Prompt A - In the broadcast transcript, repeat word for word the passage from "It's discouraging, Joe." to "come to hate?".
Prompt B - According to the broadcast transcript, which places did Kamala Harris go to in Philadelphia on Sunday, counting the site of her rally?

Page text -
☆ ☆ ☆ ☆ ☆ ☆ ☆

Americans who are American citizens are hearing hate like that.
It's discouraging, Joe. And I do want to show Michelle Obama in Kalamazoo.
But I just think it's important to look at the situation.
And it's not just, oh, my gosh, about the race. It's, oh, my gosh, how did we get here?
How did we get here where a stadium of people come to hate?
That's a different country, a different time. You know how you get past that?
How do you get past that? Work harder, vote. Yes. And win.
That's how you get past it. I want to I want to I want to really quickly because Jim, see, and I say, oh, you want a message that brings people together.
I want to quickly read a message that brings people together.
It was Ronald Reagan, father of the modern Republican Party, in his last speech to America.
This, I believe, is one of the most important sources of America's greatness.
We lead the world because unique among nations, we draw our people, our strength from every country in every corner of the world.
And by doing so continuously, we renew and enrich our nation while other countries cling to the stale past.
Here in America, we breathe life into dreams.
We create the future and the world follows us tomorrow.
Thanks to each new wave of new arrivals to this land of opportunity.
We are a nation forever young, forever bursting with energy and new ideas and always on the
cutting edge and always leading the world to the next frontier.
This quality is vital to our future.
If we ever close the door to new Americans, our leadership in the world would soon be lost. And you had Hitler talking about Germans for
Germans. And last night you had speakers talking about America for Americans. And here in Ronald
Reagan's final speech, he says, we are new. We are forever renewed, forever strong because we open our doors to the rest of the world.
And he says if we ever closed that door to new Americans, our leadership in the world would soon be lost.
Yes. My Republican friends, that is a closing statement.
Yes. Yes, it is. And we'll get to the closing arguments
and the location in just a moment. But Vice President Kamala Harris spent her entire Sunday
in Philadelphia making a pitch to black and Latino voters. She visited a church, a barbershop,
a bookstore and a Puerto Rican restaurant before holding a rally at a youth basketball facility.
During her address, the vice president slammed her opponent for his dark rhetoric and promised to win the election.
We have an opportunity before us to turn the page on the fear and the divisiveness
that have characterized our politics for a decade because
of Donald Trump. We have the ability to turn the page on that same old tired playbook because And we are ready to chart a new way forward.

☆ ☆ ☆ ☆ ☆ ☆ ☆

Saved data entries:
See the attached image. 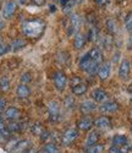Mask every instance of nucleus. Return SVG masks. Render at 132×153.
<instances>
[{
	"mask_svg": "<svg viewBox=\"0 0 132 153\" xmlns=\"http://www.w3.org/2000/svg\"><path fill=\"white\" fill-rule=\"evenodd\" d=\"M83 1H85V0H75V3H78V4H81Z\"/></svg>",
	"mask_w": 132,
	"mask_h": 153,
	"instance_id": "de8ad7c7",
	"label": "nucleus"
},
{
	"mask_svg": "<svg viewBox=\"0 0 132 153\" xmlns=\"http://www.w3.org/2000/svg\"><path fill=\"white\" fill-rule=\"evenodd\" d=\"M110 70H111V66H110V62H102L100 66L98 69V76L100 80H107L109 76H110Z\"/></svg>",
	"mask_w": 132,
	"mask_h": 153,
	"instance_id": "6e6552de",
	"label": "nucleus"
},
{
	"mask_svg": "<svg viewBox=\"0 0 132 153\" xmlns=\"http://www.w3.org/2000/svg\"><path fill=\"white\" fill-rule=\"evenodd\" d=\"M37 153H45V152H44V149H42V151H39V152H37Z\"/></svg>",
	"mask_w": 132,
	"mask_h": 153,
	"instance_id": "09e8293b",
	"label": "nucleus"
},
{
	"mask_svg": "<svg viewBox=\"0 0 132 153\" xmlns=\"http://www.w3.org/2000/svg\"><path fill=\"white\" fill-rule=\"evenodd\" d=\"M130 72H131V62L127 59H125L121 61L120 66H119V76L122 80H126L130 76Z\"/></svg>",
	"mask_w": 132,
	"mask_h": 153,
	"instance_id": "0eeeda50",
	"label": "nucleus"
},
{
	"mask_svg": "<svg viewBox=\"0 0 132 153\" xmlns=\"http://www.w3.org/2000/svg\"><path fill=\"white\" fill-rule=\"evenodd\" d=\"M5 105H6V100L0 98V111H3L5 109Z\"/></svg>",
	"mask_w": 132,
	"mask_h": 153,
	"instance_id": "58836bf2",
	"label": "nucleus"
},
{
	"mask_svg": "<svg viewBox=\"0 0 132 153\" xmlns=\"http://www.w3.org/2000/svg\"><path fill=\"white\" fill-rule=\"evenodd\" d=\"M26 45H27V42H26L24 39H21V38H19V39H15L14 42L11 43L10 49L12 50V52H16V50H20V49L24 48Z\"/></svg>",
	"mask_w": 132,
	"mask_h": 153,
	"instance_id": "412c9836",
	"label": "nucleus"
},
{
	"mask_svg": "<svg viewBox=\"0 0 132 153\" xmlns=\"http://www.w3.org/2000/svg\"><path fill=\"white\" fill-rule=\"evenodd\" d=\"M4 115L9 120H17V119L21 118V110L17 109V108H15V107H10V108H7L5 110Z\"/></svg>",
	"mask_w": 132,
	"mask_h": 153,
	"instance_id": "9b49d317",
	"label": "nucleus"
},
{
	"mask_svg": "<svg viewBox=\"0 0 132 153\" xmlns=\"http://www.w3.org/2000/svg\"><path fill=\"white\" fill-rule=\"evenodd\" d=\"M65 107L69 108V109L73 108V107H75V99H73L72 97H67V98L65 99Z\"/></svg>",
	"mask_w": 132,
	"mask_h": 153,
	"instance_id": "473e14b6",
	"label": "nucleus"
},
{
	"mask_svg": "<svg viewBox=\"0 0 132 153\" xmlns=\"http://www.w3.org/2000/svg\"><path fill=\"white\" fill-rule=\"evenodd\" d=\"M130 41H131V44H132V34H131V37H130Z\"/></svg>",
	"mask_w": 132,
	"mask_h": 153,
	"instance_id": "8fccbe9b",
	"label": "nucleus"
},
{
	"mask_svg": "<svg viewBox=\"0 0 132 153\" xmlns=\"http://www.w3.org/2000/svg\"><path fill=\"white\" fill-rule=\"evenodd\" d=\"M109 153H121V149H120V147L113 145V146L110 147V149H109Z\"/></svg>",
	"mask_w": 132,
	"mask_h": 153,
	"instance_id": "e433bc0d",
	"label": "nucleus"
},
{
	"mask_svg": "<svg viewBox=\"0 0 132 153\" xmlns=\"http://www.w3.org/2000/svg\"><path fill=\"white\" fill-rule=\"evenodd\" d=\"M131 103H132V98H131Z\"/></svg>",
	"mask_w": 132,
	"mask_h": 153,
	"instance_id": "603ef678",
	"label": "nucleus"
},
{
	"mask_svg": "<svg viewBox=\"0 0 132 153\" xmlns=\"http://www.w3.org/2000/svg\"><path fill=\"white\" fill-rule=\"evenodd\" d=\"M23 153H37V151H36L34 147H28V148H26L23 151Z\"/></svg>",
	"mask_w": 132,
	"mask_h": 153,
	"instance_id": "ea45409f",
	"label": "nucleus"
},
{
	"mask_svg": "<svg viewBox=\"0 0 132 153\" xmlns=\"http://www.w3.org/2000/svg\"><path fill=\"white\" fill-rule=\"evenodd\" d=\"M131 132H132V126H131Z\"/></svg>",
	"mask_w": 132,
	"mask_h": 153,
	"instance_id": "3c124183",
	"label": "nucleus"
},
{
	"mask_svg": "<svg viewBox=\"0 0 132 153\" xmlns=\"http://www.w3.org/2000/svg\"><path fill=\"white\" fill-rule=\"evenodd\" d=\"M32 1H33L36 5H43V4H44V0H32Z\"/></svg>",
	"mask_w": 132,
	"mask_h": 153,
	"instance_id": "a19ab883",
	"label": "nucleus"
},
{
	"mask_svg": "<svg viewBox=\"0 0 132 153\" xmlns=\"http://www.w3.org/2000/svg\"><path fill=\"white\" fill-rule=\"evenodd\" d=\"M125 28L127 31H132V11H130L128 14L126 15V19H125Z\"/></svg>",
	"mask_w": 132,
	"mask_h": 153,
	"instance_id": "c756f323",
	"label": "nucleus"
},
{
	"mask_svg": "<svg viewBox=\"0 0 132 153\" xmlns=\"http://www.w3.org/2000/svg\"><path fill=\"white\" fill-rule=\"evenodd\" d=\"M78 129L82 130V131H88L92 129V126H93V120H92L89 117H85L82 118L80 121H78Z\"/></svg>",
	"mask_w": 132,
	"mask_h": 153,
	"instance_id": "dca6fc26",
	"label": "nucleus"
},
{
	"mask_svg": "<svg viewBox=\"0 0 132 153\" xmlns=\"http://www.w3.org/2000/svg\"><path fill=\"white\" fill-rule=\"evenodd\" d=\"M44 30H45V23L44 21L39 19L28 20L22 23V32L24 33V36L30 38H38L39 36H42Z\"/></svg>",
	"mask_w": 132,
	"mask_h": 153,
	"instance_id": "f257e3e1",
	"label": "nucleus"
},
{
	"mask_svg": "<svg viewBox=\"0 0 132 153\" xmlns=\"http://www.w3.org/2000/svg\"><path fill=\"white\" fill-rule=\"evenodd\" d=\"M86 42H87V37H86V34H83V33H77V34L75 36L73 45H75L76 49H82V48L85 47Z\"/></svg>",
	"mask_w": 132,
	"mask_h": 153,
	"instance_id": "6ab92c4d",
	"label": "nucleus"
},
{
	"mask_svg": "<svg viewBox=\"0 0 132 153\" xmlns=\"http://www.w3.org/2000/svg\"><path fill=\"white\" fill-rule=\"evenodd\" d=\"M16 94H17L19 98H27L31 94V90L26 83H21L16 88Z\"/></svg>",
	"mask_w": 132,
	"mask_h": 153,
	"instance_id": "2eb2a0df",
	"label": "nucleus"
},
{
	"mask_svg": "<svg viewBox=\"0 0 132 153\" xmlns=\"http://www.w3.org/2000/svg\"><path fill=\"white\" fill-rule=\"evenodd\" d=\"M86 37H87V39H88V41H90V42L97 41V38H98V31H97V28L92 27V28L89 30L88 34H87Z\"/></svg>",
	"mask_w": 132,
	"mask_h": 153,
	"instance_id": "a878e982",
	"label": "nucleus"
},
{
	"mask_svg": "<svg viewBox=\"0 0 132 153\" xmlns=\"http://www.w3.org/2000/svg\"><path fill=\"white\" fill-rule=\"evenodd\" d=\"M6 138H7V137H5L4 135H1V134H0V145H1V143H4Z\"/></svg>",
	"mask_w": 132,
	"mask_h": 153,
	"instance_id": "79ce46f5",
	"label": "nucleus"
},
{
	"mask_svg": "<svg viewBox=\"0 0 132 153\" xmlns=\"http://www.w3.org/2000/svg\"><path fill=\"white\" fill-rule=\"evenodd\" d=\"M31 131H32V134L33 135H38V136H41V134L44 131V129H43V126L39 124V123H36V124H33L32 126H31Z\"/></svg>",
	"mask_w": 132,
	"mask_h": 153,
	"instance_id": "393cba45",
	"label": "nucleus"
},
{
	"mask_svg": "<svg viewBox=\"0 0 132 153\" xmlns=\"http://www.w3.org/2000/svg\"><path fill=\"white\" fill-rule=\"evenodd\" d=\"M93 125L98 129H102V130H105V129H109L110 127V119L107 118V117H99L98 119L94 120Z\"/></svg>",
	"mask_w": 132,
	"mask_h": 153,
	"instance_id": "4468645a",
	"label": "nucleus"
},
{
	"mask_svg": "<svg viewBox=\"0 0 132 153\" xmlns=\"http://www.w3.org/2000/svg\"><path fill=\"white\" fill-rule=\"evenodd\" d=\"M10 88V81L7 77H1V80H0V90H1L3 92H6L9 91Z\"/></svg>",
	"mask_w": 132,
	"mask_h": 153,
	"instance_id": "bb28decb",
	"label": "nucleus"
},
{
	"mask_svg": "<svg viewBox=\"0 0 132 153\" xmlns=\"http://www.w3.org/2000/svg\"><path fill=\"white\" fill-rule=\"evenodd\" d=\"M71 91H72V93H73L75 96H81V94H85V93H86V91H87V85H86V83H83V82H81V83H78V85H76V86L71 87Z\"/></svg>",
	"mask_w": 132,
	"mask_h": 153,
	"instance_id": "aec40b11",
	"label": "nucleus"
},
{
	"mask_svg": "<svg viewBox=\"0 0 132 153\" xmlns=\"http://www.w3.org/2000/svg\"><path fill=\"white\" fill-rule=\"evenodd\" d=\"M43 149H44L45 153H60L59 148H58L54 143H48V145H45V147H44Z\"/></svg>",
	"mask_w": 132,
	"mask_h": 153,
	"instance_id": "cd10ccee",
	"label": "nucleus"
},
{
	"mask_svg": "<svg viewBox=\"0 0 132 153\" xmlns=\"http://www.w3.org/2000/svg\"><path fill=\"white\" fill-rule=\"evenodd\" d=\"M81 25H82V20L80 17V15H72L71 19H70V31L69 33L70 34H77L78 33V30H80L81 27Z\"/></svg>",
	"mask_w": 132,
	"mask_h": 153,
	"instance_id": "423d86ee",
	"label": "nucleus"
},
{
	"mask_svg": "<svg viewBox=\"0 0 132 153\" xmlns=\"http://www.w3.org/2000/svg\"><path fill=\"white\" fill-rule=\"evenodd\" d=\"M96 108H97V105H96V103L93 100H86L80 105V109L83 114H89L93 110H96Z\"/></svg>",
	"mask_w": 132,
	"mask_h": 153,
	"instance_id": "f3484780",
	"label": "nucleus"
},
{
	"mask_svg": "<svg viewBox=\"0 0 132 153\" xmlns=\"http://www.w3.org/2000/svg\"><path fill=\"white\" fill-rule=\"evenodd\" d=\"M30 147V141L28 140H21V141H17L15 148H14V152H23L26 148Z\"/></svg>",
	"mask_w": 132,
	"mask_h": 153,
	"instance_id": "5701e85b",
	"label": "nucleus"
},
{
	"mask_svg": "<svg viewBox=\"0 0 132 153\" xmlns=\"http://www.w3.org/2000/svg\"><path fill=\"white\" fill-rule=\"evenodd\" d=\"M98 141H99V132L96 131V130L90 131L88 134V136H87V140H86V147L89 148L92 146H94V145L98 143Z\"/></svg>",
	"mask_w": 132,
	"mask_h": 153,
	"instance_id": "ddd939ff",
	"label": "nucleus"
},
{
	"mask_svg": "<svg viewBox=\"0 0 132 153\" xmlns=\"http://www.w3.org/2000/svg\"><path fill=\"white\" fill-rule=\"evenodd\" d=\"M104 147L102 145H94L87 149V153H103Z\"/></svg>",
	"mask_w": 132,
	"mask_h": 153,
	"instance_id": "7c9ffc66",
	"label": "nucleus"
},
{
	"mask_svg": "<svg viewBox=\"0 0 132 153\" xmlns=\"http://www.w3.org/2000/svg\"><path fill=\"white\" fill-rule=\"evenodd\" d=\"M21 81H22L23 83H24V82H26V83L30 82V81H31V76H30V74H28V72L23 74V75H22V77H21Z\"/></svg>",
	"mask_w": 132,
	"mask_h": 153,
	"instance_id": "c9c22d12",
	"label": "nucleus"
},
{
	"mask_svg": "<svg viewBox=\"0 0 132 153\" xmlns=\"http://www.w3.org/2000/svg\"><path fill=\"white\" fill-rule=\"evenodd\" d=\"M125 143H127V137L125 135H116V136H114V138H113V145L114 146L120 147V146H122Z\"/></svg>",
	"mask_w": 132,
	"mask_h": 153,
	"instance_id": "b1692460",
	"label": "nucleus"
},
{
	"mask_svg": "<svg viewBox=\"0 0 132 153\" xmlns=\"http://www.w3.org/2000/svg\"><path fill=\"white\" fill-rule=\"evenodd\" d=\"M17 9V4L14 0H9L5 3L4 7H3V17L4 19H10L12 15L15 14V11Z\"/></svg>",
	"mask_w": 132,
	"mask_h": 153,
	"instance_id": "20e7f679",
	"label": "nucleus"
},
{
	"mask_svg": "<svg viewBox=\"0 0 132 153\" xmlns=\"http://www.w3.org/2000/svg\"><path fill=\"white\" fill-rule=\"evenodd\" d=\"M107 27H108V30H109L110 33H115L117 31V25H116V22L113 19H110V20L107 21Z\"/></svg>",
	"mask_w": 132,
	"mask_h": 153,
	"instance_id": "c85d7f7f",
	"label": "nucleus"
},
{
	"mask_svg": "<svg viewBox=\"0 0 132 153\" xmlns=\"http://www.w3.org/2000/svg\"><path fill=\"white\" fill-rule=\"evenodd\" d=\"M10 50V45H7V44H5V43H0V56L1 55H4V54H6L7 52Z\"/></svg>",
	"mask_w": 132,
	"mask_h": 153,
	"instance_id": "72a5a7b5",
	"label": "nucleus"
},
{
	"mask_svg": "<svg viewBox=\"0 0 132 153\" xmlns=\"http://www.w3.org/2000/svg\"><path fill=\"white\" fill-rule=\"evenodd\" d=\"M92 98H93L94 102H98V103H104L108 99V93L104 90H102V88H97V90L92 92Z\"/></svg>",
	"mask_w": 132,
	"mask_h": 153,
	"instance_id": "9d476101",
	"label": "nucleus"
},
{
	"mask_svg": "<svg viewBox=\"0 0 132 153\" xmlns=\"http://www.w3.org/2000/svg\"><path fill=\"white\" fill-rule=\"evenodd\" d=\"M26 1H27V0H19L20 4H26Z\"/></svg>",
	"mask_w": 132,
	"mask_h": 153,
	"instance_id": "49530a36",
	"label": "nucleus"
},
{
	"mask_svg": "<svg viewBox=\"0 0 132 153\" xmlns=\"http://www.w3.org/2000/svg\"><path fill=\"white\" fill-rule=\"evenodd\" d=\"M4 27H5V22H4V20L0 19V31H1Z\"/></svg>",
	"mask_w": 132,
	"mask_h": 153,
	"instance_id": "c03bdc74",
	"label": "nucleus"
},
{
	"mask_svg": "<svg viewBox=\"0 0 132 153\" xmlns=\"http://www.w3.org/2000/svg\"><path fill=\"white\" fill-rule=\"evenodd\" d=\"M131 148H132V145L131 143H125V145H122V146H120V149H121V153H128L130 151H131Z\"/></svg>",
	"mask_w": 132,
	"mask_h": 153,
	"instance_id": "f704fd0d",
	"label": "nucleus"
},
{
	"mask_svg": "<svg viewBox=\"0 0 132 153\" xmlns=\"http://www.w3.org/2000/svg\"><path fill=\"white\" fill-rule=\"evenodd\" d=\"M1 1H3V0H0V3H1Z\"/></svg>",
	"mask_w": 132,
	"mask_h": 153,
	"instance_id": "864d4df0",
	"label": "nucleus"
},
{
	"mask_svg": "<svg viewBox=\"0 0 132 153\" xmlns=\"http://www.w3.org/2000/svg\"><path fill=\"white\" fill-rule=\"evenodd\" d=\"M81 82H82V80H81L80 77H73V79L71 80V86L73 87V86L78 85V83H81Z\"/></svg>",
	"mask_w": 132,
	"mask_h": 153,
	"instance_id": "4c0bfd02",
	"label": "nucleus"
},
{
	"mask_svg": "<svg viewBox=\"0 0 132 153\" xmlns=\"http://www.w3.org/2000/svg\"><path fill=\"white\" fill-rule=\"evenodd\" d=\"M92 64H93V60L90 59L89 54L87 53V54H85V55H82V56H81L80 62H78V65H80V69H81V70H83V71L88 72V71H89V69L92 68Z\"/></svg>",
	"mask_w": 132,
	"mask_h": 153,
	"instance_id": "1a4fd4ad",
	"label": "nucleus"
},
{
	"mask_svg": "<svg viewBox=\"0 0 132 153\" xmlns=\"http://www.w3.org/2000/svg\"><path fill=\"white\" fill-rule=\"evenodd\" d=\"M48 109H49V118H50V120L51 121H58L60 119V105H59L58 102L56 100L55 102L54 100L50 102Z\"/></svg>",
	"mask_w": 132,
	"mask_h": 153,
	"instance_id": "7ed1b4c3",
	"label": "nucleus"
},
{
	"mask_svg": "<svg viewBox=\"0 0 132 153\" xmlns=\"http://www.w3.org/2000/svg\"><path fill=\"white\" fill-rule=\"evenodd\" d=\"M75 6V0H67V3L64 5V12L65 14H70Z\"/></svg>",
	"mask_w": 132,
	"mask_h": 153,
	"instance_id": "2f4dec72",
	"label": "nucleus"
},
{
	"mask_svg": "<svg viewBox=\"0 0 132 153\" xmlns=\"http://www.w3.org/2000/svg\"><path fill=\"white\" fill-rule=\"evenodd\" d=\"M88 54H89L90 59L93 60L94 62H97V64H102L103 62V54H102L99 48H93L92 50H89Z\"/></svg>",
	"mask_w": 132,
	"mask_h": 153,
	"instance_id": "a211bd4d",
	"label": "nucleus"
},
{
	"mask_svg": "<svg viewBox=\"0 0 132 153\" xmlns=\"http://www.w3.org/2000/svg\"><path fill=\"white\" fill-rule=\"evenodd\" d=\"M60 1H61V5L64 6V5L66 4V3H67V0H60Z\"/></svg>",
	"mask_w": 132,
	"mask_h": 153,
	"instance_id": "a18cd8bd",
	"label": "nucleus"
},
{
	"mask_svg": "<svg viewBox=\"0 0 132 153\" xmlns=\"http://www.w3.org/2000/svg\"><path fill=\"white\" fill-rule=\"evenodd\" d=\"M77 137H78V131L76 129H69V130H66L65 134L62 135V145L64 146L71 145Z\"/></svg>",
	"mask_w": 132,
	"mask_h": 153,
	"instance_id": "39448f33",
	"label": "nucleus"
},
{
	"mask_svg": "<svg viewBox=\"0 0 132 153\" xmlns=\"http://www.w3.org/2000/svg\"><path fill=\"white\" fill-rule=\"evenodd\" d=\"M107 1H108V0H96V3H97V4H99V5H104Z\"/></svg>",
	"mask_w": 132,
	"mask_h": 153,
	"instance_id": "37998d69",
	"label": "nucleus"
},
{
	"mask_svg": "<svg viewBox=\"0 0 132 153\" xmlns=\"http://www.w3.org/2000/svg\"><path fill=\"white\" fill-rule=\"evenodd\" d=\"M117 108H119V105H117L116 102L110 100V102H104V103L99 107V110L102 113H114L117 110Z\"/></svg>",
	"mask_w": 132,
	"mask_h": 153,
	"instance_id": "f8f14e48",
	"label": "nucleus"
},
{
	"mask_svg": "<svg viewBox=\"0 0 132 153\" xmlns=\"http://www.w3.org/2000/svg\"><path fill=\"white\" fill-rule=\"evenodd\" d=\"M54 83H55V87L58 91H64L66 85H67V76H66L65 72L62 71H58L55 75H54Z\"/></svg>",
	"mask_w": 132,
	"mask_h": 153,
	"instance_id": "f03ea898",
	"label": "nucleus"
},
{
	"mask_svg": "<svg viewBox=\"0 0 132 153\" xmlns=\"http://www.w3.org/2000/svg\"><path fill=\"white\" fill-rule=\"evenodd\" d=\"M6 129L10 131V132H20L24 129V125L22 123H17V121H14V123H10L7 125Z\"/></svg>",
	"mask_w": 132,
	"mask_h": 153,
	"instance_id": "4be33fe9",
	"label": "nucleus"
}]
</instances>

☆ ☆ ☆ ☆ ☆ ☆ ☆

Exercise solution A -
It's discouraging, Joe. And I do want to show Michelle Obama in Kalamazoo.
But I just think it's important to look at the situation.
And it's not just, oh, my gosh, about the race. It's, oh, my gosh, how did we get here?
How did we get here where a stadium of people come to hate?

Exercise solution B -
- A church
- A barbershop
- A bookstore
- A Puerto Rican restaurant
- A youth basketball facility, where she held a rally